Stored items
— begin —
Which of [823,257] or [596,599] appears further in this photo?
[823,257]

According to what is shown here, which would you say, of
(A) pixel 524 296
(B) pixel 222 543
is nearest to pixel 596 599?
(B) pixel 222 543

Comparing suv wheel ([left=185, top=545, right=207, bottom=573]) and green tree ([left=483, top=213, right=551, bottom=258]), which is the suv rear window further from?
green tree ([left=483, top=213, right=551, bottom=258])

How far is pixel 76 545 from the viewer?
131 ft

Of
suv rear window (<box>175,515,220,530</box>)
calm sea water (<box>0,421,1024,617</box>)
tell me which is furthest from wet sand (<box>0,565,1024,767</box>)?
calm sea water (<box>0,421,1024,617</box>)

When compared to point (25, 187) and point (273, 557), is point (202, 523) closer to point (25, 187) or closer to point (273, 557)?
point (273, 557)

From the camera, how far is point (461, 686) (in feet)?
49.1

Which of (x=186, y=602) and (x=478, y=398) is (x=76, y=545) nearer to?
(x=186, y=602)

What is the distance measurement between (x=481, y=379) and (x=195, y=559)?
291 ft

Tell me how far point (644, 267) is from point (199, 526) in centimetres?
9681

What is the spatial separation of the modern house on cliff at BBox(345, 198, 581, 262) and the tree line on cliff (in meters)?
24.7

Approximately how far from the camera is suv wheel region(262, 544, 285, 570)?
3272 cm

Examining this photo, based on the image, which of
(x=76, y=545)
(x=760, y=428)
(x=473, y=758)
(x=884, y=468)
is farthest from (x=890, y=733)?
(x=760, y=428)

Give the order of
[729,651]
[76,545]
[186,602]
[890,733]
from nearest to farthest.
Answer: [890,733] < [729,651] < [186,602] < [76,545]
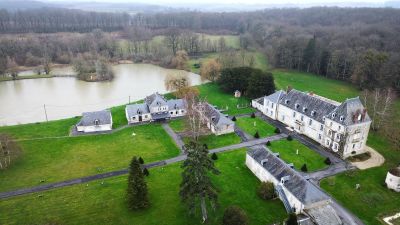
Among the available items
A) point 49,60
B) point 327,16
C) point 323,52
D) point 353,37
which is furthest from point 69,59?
point 327,16

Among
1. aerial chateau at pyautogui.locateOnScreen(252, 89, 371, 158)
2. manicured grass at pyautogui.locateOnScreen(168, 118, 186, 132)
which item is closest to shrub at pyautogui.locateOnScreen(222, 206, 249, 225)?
aerial chateau at pyautogui.locateOnScreen(252, 89, 371, 158)

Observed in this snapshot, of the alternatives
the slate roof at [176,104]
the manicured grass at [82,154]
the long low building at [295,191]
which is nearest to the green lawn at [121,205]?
the long low building at [295,191]

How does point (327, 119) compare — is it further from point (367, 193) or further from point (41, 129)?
point (41, 129)

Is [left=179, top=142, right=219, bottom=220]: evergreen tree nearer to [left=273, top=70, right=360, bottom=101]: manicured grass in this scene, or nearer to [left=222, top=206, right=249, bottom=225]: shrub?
— end —
**WRITTEN REQUEST**. How many lines in the records above contain the string "pixel", matched with case? Reply with the number only.

**EXERCISE ANSWER**. 5